I started implementing date sorting and I was using the raw DATE value as input into Behold. I had to interpret it and fix it prior to setting up the sort ordering for it. I then realized that if I’m doing the interpretation and fixing, I might as well write the input procedure and add the error checking. I do need the dates to fit GEDCOM 5.5.1 standards, so it is most efficient to input and fix it once. That does add a bit of overhead to Behold’s input, maybe adding up to 20% extra time (prior to optimizing), but it seems like it’s necessary.
Then I started looking at what fixing will entail by looking at the GEDCOMs that are out there. I just about choked. Without looking hard I found GEDCOMs with these as DATE values (and there are no typos in what I’m showing):
- January 10, 1879
- January 19th, 1893
- January 1915C
- ? APR 1911
- ca 1825
- ca 1840 1847
- 0117-08-09
- 111/14/1897
- 8/23/?
- 14-Oct
- by 13 Mar 1452
- by 1859?
- By Banns 1831 Jan 1
- September 13 1895
- before 1887
- 1851 or 1856
- 4th February 1977
- Before (1951)
- 16 Aprl 1910
- 4Aug 2005
- 16XX
- 13 FÉV 1665
- Unknown
- As an infant
- Live Long
- 1 AUG
- cira 1896
Now this is a cat’s breakfast. It seems like there’s no holds barred when it comes to how programs output dates in GEDCOM.

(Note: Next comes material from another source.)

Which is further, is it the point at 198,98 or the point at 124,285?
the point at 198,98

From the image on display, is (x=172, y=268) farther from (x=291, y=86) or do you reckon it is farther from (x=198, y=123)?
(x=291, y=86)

What I’m going to do with Behold is try to interpret every date correctly. If Behold can figure out unambiguously what the date means, then it will convert it internally to a proper GEDCOM date format. If there is some doubt, then I’ll turn it into a date phrase by enclosing it in parenthesis. In both cases, I’ll add a message to the log file so you know what’s been done.
This means that when Behold 1.5 comes out with GEDCOM export, then Behold may in fact become the one of the few programs that will output a fully compliant GEDCOM 5.5.1 file. Not only that, but it will input just about all the data from any GEDCOMish file, and make it compliant.
I realize this is something very important and could become one of the main things that Behold is used for. You need to store your data in something that is an accepted standard. Doing so future-protects your data. You can be sure that for quite some time, many programs will be able to read at least some of a correctly formatted GEDCOM 5.5.1 file. And there will be a few programs, like Behold, that will be able to read all of it.
And if some future standard, say BetterGEDCOM, comes along, then I can write an output routine to output to that, and Behold can be your translation program.
Once Behold 1.5 come along (and I’ll be working on this next after the current set of changes), you’ll see what compliant GEDCOM looks like.
I find this interesting. This bad input conversion to good output is really just going to be a sideline to what Behold’s true value will be. It’s Behold’s editing that will blow you away. I promise!